Illinois Court Rejects “Show Me the Note” Argument

The court in Parkway Bank & Trust Co. v. Korzen, 2013 IL App (1st) 130380 (Ill. App. Ct. 1st Dist. 2013) rejected show-me-the-note argument proffered by the defendant.

Defendants claimed that Parkway did not demonstrate proper standing to foreclose because it did not establish the fact that it was the true holder of its own loan. The basis of this argument was the contention that the defendants requested Parkway to produce the “original title” or original notes on numerous occasions but Parkway failed to do so.

The court easily resolved the first part of this argument by finding that the defendants did not explain what an “original title” was. Even so, the court found that the defendants also failed to cite any authority as to why such a document would be a necessary element of proof in a foreclosure case, or why it might be relevant.

The court found that the mortgagors were personally served and that was all that was necessary in this case. With regard to the mortgagors’ claim that the mortgagee did not establish that it was the true holder of the loan, the court held that production of the original note in open court was not a required element of proof in a foreclosure case under 735 ILCS 5/15-1506(b) (2010).

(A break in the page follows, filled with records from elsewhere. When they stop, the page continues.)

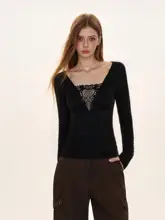 長袖Tシャツ レディース インナー レース切替 秋 フィット 着痩せ セクシー 大人可愛い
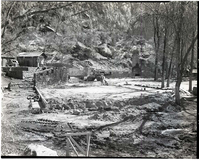 Restoration of Zion Lodge after its destruction by fire January 28, 1966.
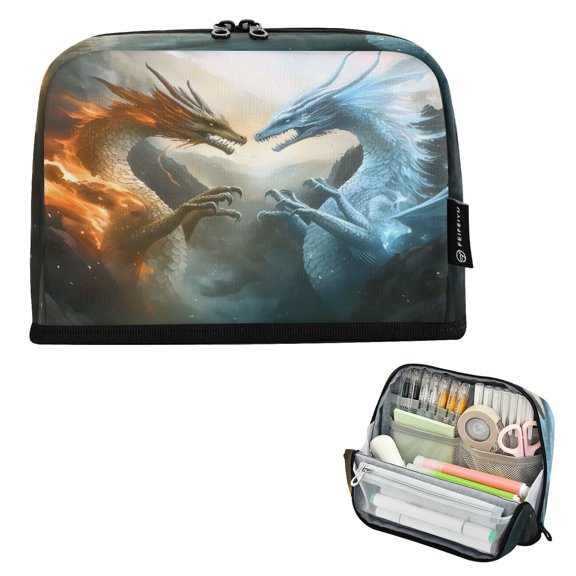 ALAZA Dragons Pencil Case Pen Pouch Bag Large Capacity Organizer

Texas Court Rejects Break-in-the-Chain Claim

The court in deciding Martinez v. Wilmington Trust Co., 2013 U.S. Dist., (W.D. Tex. 2013) found that plaintiffs’ petition failed to state a claim to which relief could be granted and dismissed the action.

Plaintiffs argued that the 2005 assignment was “fraudulent and forged,” “manufactured,” and “void and invalid,” constituting a “break in the chain.” Plaintiffs also claimed that defendant had no standing to foreclose on the instrument.

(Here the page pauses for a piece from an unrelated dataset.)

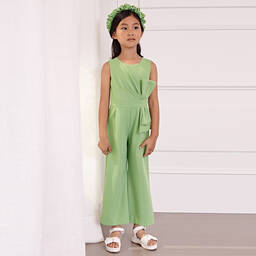 Abel & Lula-Girls Green Crêpe Jumpsuit | Childrensalon Outlet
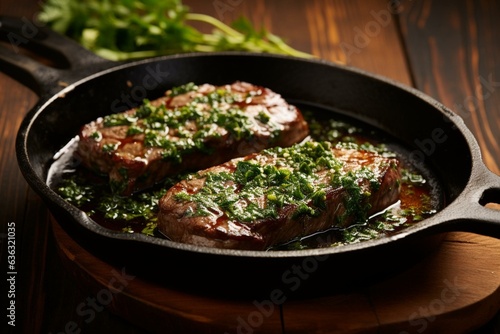 Parsley-topped steak sizzling in a pan, complemented by a wooden spatula adorned with parsley. Generative AI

Plaintiffs alleged the 2005 assignment from Washington Mutual to Wells Fargo was “suspicious” due to the five year delay in recordation and because “Washington Mutual was bankrupt in August of 2010 and no longer existed in 2010.” According to plaintiffs, the 2005 assignment was flawed because it was recorded “some twelve years after the original transaction.”

Defendant argued that the plaintiffs’ claims should be dismissed because plaintiffs lacked standing to complain of any alleged defects in the assignments, and, standing aside, plaintiffs’ claims lack viability. Plaintiffs argued that defendant’s motion was moot. This court ultimately found that the defendant’s motion to dismiss had merit and granted it.

Tennessee Court Rejected MERS’ Argument that Sale of Property Should be Invalidated

The court in deciding Mortgage Elec. Registration Sys. v. Ditto, 2014 Tenn. App. (Tenn. Ct. App., 2014) affirmed the judgment of the lower court.

This appeal involved the purchase of property at a tax sale. MERS filed suit against purchaser to invalidate his purchase of property because it had not received notice of the sale even though it was listed as a beneficiary or nominee on the deed of trust.

Purchaser claimed that MERS was not entitled to notice because MERS did not have an interest in the property. Purchaser also alleged that MERS failed to properly commence its lawsuit because it did not remit the proper funds pursuant to Tennessee Code Annotated section 67-5-2504(c).

The trial court refused to set aside the tax sale, holding that the applicable notice requirements were met and that the purchaser was the holder of legal title to the property. MERS appealed the lower court’s decision, however this court affirmed the decision of the lower court.

Since appellant was never given an independent interest in the property, and it did not suffer an injury by the sale of the property at issue, and the only injury suffered by appellant related to the future effect the case could have on its business model, which was not a distinct and palpable injury capable of being redressed by the court, the trial court’s grant of the purchaser’s motion for judgment on the pleadings was properly granted as appellant did not have standing to file suit to set aside the tax sale of the property for lack of notice under Tenn. Code Ann. § 67-5-2502(c) and the Due Process Clause of the Fourteenth Amendment.

The court found that the failure to tender the appropriate funds when filing the petition to set aside the sale under Tenn. Code Ann. § 67-5-2504(c) was not a prerequisite for relief.